Para o ex-líder, Centeno foi não só o nome apresentado ao Presidente para o substituir nos comandos do Governo, como já tinha sido o escolhido para governador do Banco de Portugal, depois de cinco anos como seu ministro das Finanças. Esta segunda-feira, no programa de entrevistas que tem no canal Now, António Costa convidou Mário Centeno o que também é apontado como mais um momento de valorização política por parte de alguém que conserva influência dentro do PS — e que sempre descartou a ideia de se candidatar à Presidência da República, apesar das pressões internas. A conversa entre os dois foi sobre decisões governativas, mas também de perspetivas para o país, sobretudo na economia e mercado de trabalho, com Costa a provocar Centeno mesmo no final chamando-lhe “otimista”, devido às suas previsões. O ex-ministro respondeu: “São os números”.
No início de setembro, o Observador já tinha avançado que a cúpula do PS considerava que Mário Centeno era um nome vencedor, ainda que com uma confiança limitada quanto ao desempenho eleitoral: os socialistas acreditam que, mesmo o ex-presidente do Eurogrupo, só conseguiria ser eleito à segunda volta.
A convicção do PS relativamente a uma segunda volta partiu do cruzamento dos potenciais candidatos com os resultados de campanhas anteriores. No partido não se acredita que os potenciais candidatos (incluindo Centeno) tivessem condições de ter melhores votações do que Mário Soares, Cavaco Silva ou Jorge Sampaio. Um membro do núcleo duro socialista dizia que era “matemática”, que só seria dispensada por “candidatos óbvios” que pudessem “limpar” a eleição à primeira volta (como seria o caso de António Guterres ou de António Costa). Ainda assim, dos menos óbvios, Mário Centeno é o que dá mais esperanças ao PS de regressar a Belém 20 anos depois.
* * * *
● Exercício proposto 1
Segundo o excerto, o que disse Mário Centeno quando António Costa lhe chamou “otimista”?
* * * *
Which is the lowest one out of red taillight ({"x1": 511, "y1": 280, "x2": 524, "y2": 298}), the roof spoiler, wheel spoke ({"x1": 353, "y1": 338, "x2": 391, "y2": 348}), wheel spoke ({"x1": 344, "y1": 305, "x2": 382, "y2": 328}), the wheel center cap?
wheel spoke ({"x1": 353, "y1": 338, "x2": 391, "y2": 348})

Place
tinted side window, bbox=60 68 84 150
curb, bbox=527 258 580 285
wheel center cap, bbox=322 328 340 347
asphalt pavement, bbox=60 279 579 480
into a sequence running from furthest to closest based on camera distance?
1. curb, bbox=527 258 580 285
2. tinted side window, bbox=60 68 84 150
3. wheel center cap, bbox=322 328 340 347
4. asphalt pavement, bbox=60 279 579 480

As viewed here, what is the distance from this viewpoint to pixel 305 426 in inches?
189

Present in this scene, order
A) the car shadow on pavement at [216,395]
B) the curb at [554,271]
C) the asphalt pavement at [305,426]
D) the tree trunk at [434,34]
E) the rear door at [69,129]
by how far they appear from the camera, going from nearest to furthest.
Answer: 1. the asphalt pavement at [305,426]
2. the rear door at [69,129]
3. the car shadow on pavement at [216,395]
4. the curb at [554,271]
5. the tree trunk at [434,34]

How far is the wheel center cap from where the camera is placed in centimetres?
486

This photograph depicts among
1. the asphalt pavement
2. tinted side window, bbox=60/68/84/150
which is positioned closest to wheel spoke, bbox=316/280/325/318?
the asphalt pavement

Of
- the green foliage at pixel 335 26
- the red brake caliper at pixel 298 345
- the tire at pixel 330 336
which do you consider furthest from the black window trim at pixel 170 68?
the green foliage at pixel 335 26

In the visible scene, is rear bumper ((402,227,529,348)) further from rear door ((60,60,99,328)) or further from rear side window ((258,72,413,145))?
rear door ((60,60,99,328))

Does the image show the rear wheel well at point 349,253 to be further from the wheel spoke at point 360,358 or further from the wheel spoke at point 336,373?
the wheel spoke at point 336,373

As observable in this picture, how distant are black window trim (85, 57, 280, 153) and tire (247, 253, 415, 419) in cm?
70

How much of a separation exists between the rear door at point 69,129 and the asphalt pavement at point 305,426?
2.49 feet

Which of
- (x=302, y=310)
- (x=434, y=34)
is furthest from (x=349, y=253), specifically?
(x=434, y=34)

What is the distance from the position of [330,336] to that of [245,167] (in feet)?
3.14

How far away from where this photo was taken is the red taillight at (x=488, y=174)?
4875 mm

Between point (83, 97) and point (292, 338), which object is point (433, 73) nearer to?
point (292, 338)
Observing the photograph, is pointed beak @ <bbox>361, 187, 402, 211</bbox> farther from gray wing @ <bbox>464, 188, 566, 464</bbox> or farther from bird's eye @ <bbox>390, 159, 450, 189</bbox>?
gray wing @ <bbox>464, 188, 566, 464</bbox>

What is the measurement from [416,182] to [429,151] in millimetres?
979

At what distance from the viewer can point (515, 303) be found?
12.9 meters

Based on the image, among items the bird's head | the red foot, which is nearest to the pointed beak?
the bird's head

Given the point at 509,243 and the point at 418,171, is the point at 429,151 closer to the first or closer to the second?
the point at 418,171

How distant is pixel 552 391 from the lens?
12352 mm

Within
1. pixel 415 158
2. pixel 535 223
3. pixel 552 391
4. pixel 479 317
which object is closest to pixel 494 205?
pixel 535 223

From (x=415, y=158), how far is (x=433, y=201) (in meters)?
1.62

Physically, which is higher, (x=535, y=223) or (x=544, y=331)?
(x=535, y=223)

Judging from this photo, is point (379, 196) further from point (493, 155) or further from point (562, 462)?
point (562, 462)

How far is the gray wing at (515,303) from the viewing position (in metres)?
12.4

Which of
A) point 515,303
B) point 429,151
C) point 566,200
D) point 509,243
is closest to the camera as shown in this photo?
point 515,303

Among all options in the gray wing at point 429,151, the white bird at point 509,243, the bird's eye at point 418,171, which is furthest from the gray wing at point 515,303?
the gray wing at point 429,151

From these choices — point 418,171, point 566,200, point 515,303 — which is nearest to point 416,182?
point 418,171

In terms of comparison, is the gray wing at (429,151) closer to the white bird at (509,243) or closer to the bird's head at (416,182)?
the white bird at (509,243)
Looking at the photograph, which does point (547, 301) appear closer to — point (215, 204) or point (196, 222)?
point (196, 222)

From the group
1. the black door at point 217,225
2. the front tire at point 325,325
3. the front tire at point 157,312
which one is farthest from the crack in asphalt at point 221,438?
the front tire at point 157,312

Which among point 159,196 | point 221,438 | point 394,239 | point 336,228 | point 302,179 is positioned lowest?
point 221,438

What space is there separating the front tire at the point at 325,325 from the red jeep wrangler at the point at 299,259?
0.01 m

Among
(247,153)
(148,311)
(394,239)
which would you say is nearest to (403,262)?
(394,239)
* * * *
● Exercício proposto 2
Apresente em tabela Markdown, com as colunas Num e Conteúdo, as linhas dos registos desde a que contém "What space is" até ao fim dos registos, incluindo ambas as extremidades e deixando de fora as linhas em branco.

● Resposta certa 1
Respondeu: “São os números”.

● Resposta certa 2
| Num | Conteúdo |
|---|---|
| 1 | What space is there separating the front tire at the point at 325,325 from the red jeep wrangler at the point at 299,259? |
| 2 | 0.01 m |
| 3 | Among |
| 4 | (247,153) |
| 5 | (148,311) |
| 6 | (394,239) |
| 7 | which would you say is nearest to (403,262)? |
| 8 | (394,239) |